* **Extrait du texte**
↓

Si les éblouissantes fêtes de la cour de Louis XIV appartiennent désormais au passé, les Grandes Eaux sont toujours épisodiquement remises en service par les fontainiers actuels qui, sans être Florentins, doivent s’armer de patience et d’ingéniosité pour faire fonctionner les mécanismes d’antan… surtout en période de sécheresse. Car le climat a beaucoup évolué depuis le XVIIe siècle (période où les premières études scientifiques sur le climat et ses évolutions sont lancées car le royaume était touché par des catastrophes climatiques).

Comme le reste du territoire métropolitain, la région Île-de-France est et restera touchée par de gros problèmes de sécheresse dans l’avenir : les données du projet Drias de Météo France indiquent ainsi qu’en milieu de siècle, l’Île-de-France connaîtra 15 à 20 jours de vagues de chaleur de plus que dans le climat récent (dans lequel elle en enregistre 7 à 8 par an). La région subira de plus en plus d’incendies et verra ses sols devenir de plus en plus secs, du fait, notamment d’un cycle d’évaporation beaucoup plus rapide et de pluies de moins en moins bien réparties dans l’année. Alors que juillet 2023 a été le mois le plus chaud jamais enregistré sur terre, 62 % des nappes phréatiques en France sont sous les normales de la saison annonçait Christophe Béchu – ministre de la Transition écologique – au début du mois d’août.

↑

* **Consigne**
Recopiez fidèlement le passage de l'extrait sur la sécheresse compris entre « Si les éblouissantes » et « des catastrophes climatiques). », bornes incluses.

* **Données présentées**
↓

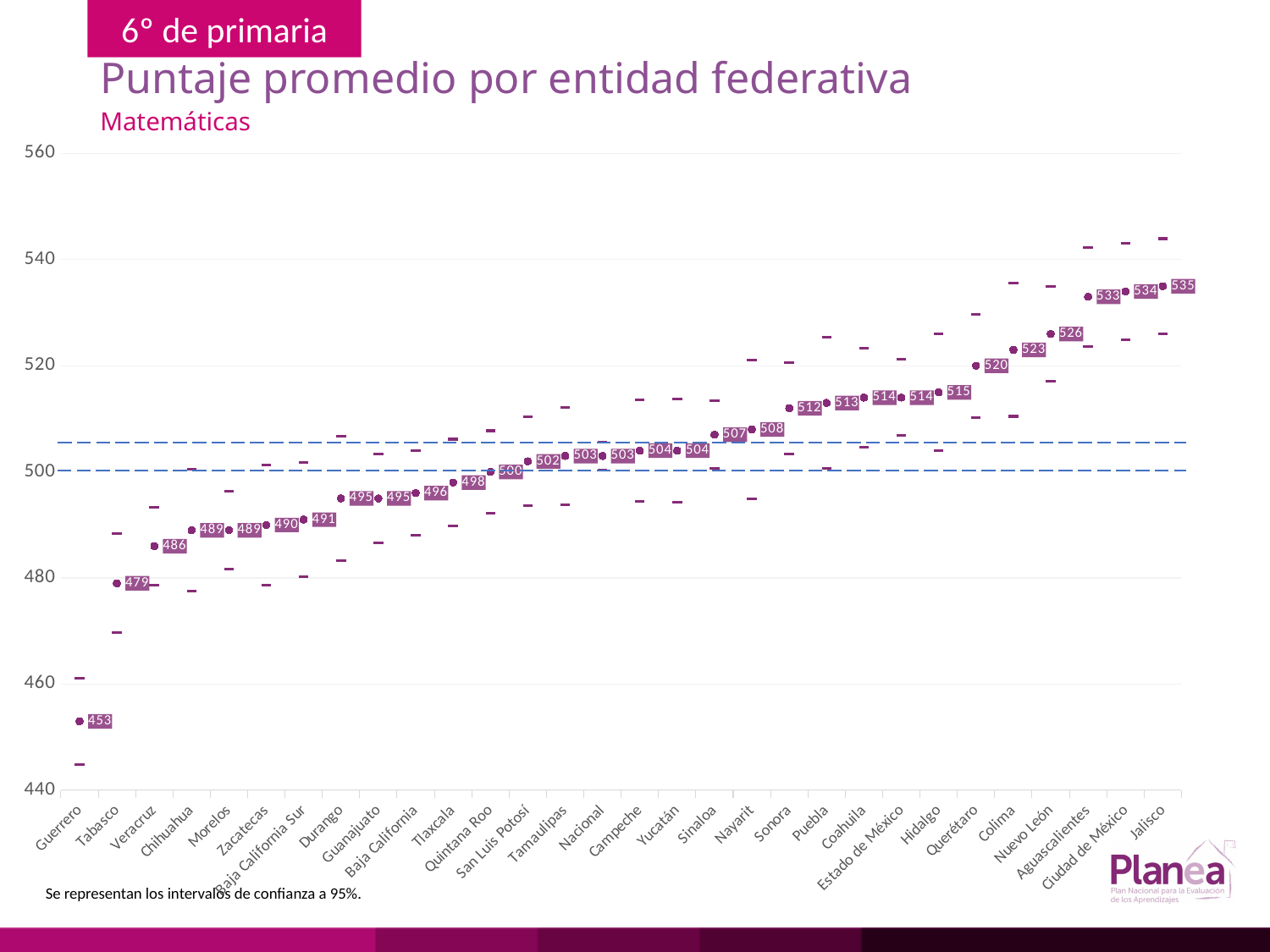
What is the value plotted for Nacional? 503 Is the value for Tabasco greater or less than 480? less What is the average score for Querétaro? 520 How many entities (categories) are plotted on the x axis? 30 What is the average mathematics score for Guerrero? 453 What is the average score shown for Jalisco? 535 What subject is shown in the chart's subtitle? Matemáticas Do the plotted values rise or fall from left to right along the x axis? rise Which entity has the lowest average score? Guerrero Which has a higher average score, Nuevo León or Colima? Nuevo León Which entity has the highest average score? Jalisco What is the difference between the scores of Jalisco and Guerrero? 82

↑

* **Corrigé**
Si les éblouissantes fêtes de la cour de Louis XIV appartiennent désormais au passé, les Grandes Eaux sont toujours épisodiquement remises en service par les fontainiers actuels qui, sans être Florentins, doivent s’armer de patience et d’ingéniosité pour faire fonctionner les mécanismes d’antan… surtout en période de sécheresse. Car le climat a beaucoup évolué depuis le XVIIe siècle (période où les premières études scientifiques sur le climat et ses évolutions sont lancées car le royaume était touché par des catastrophes climatiques).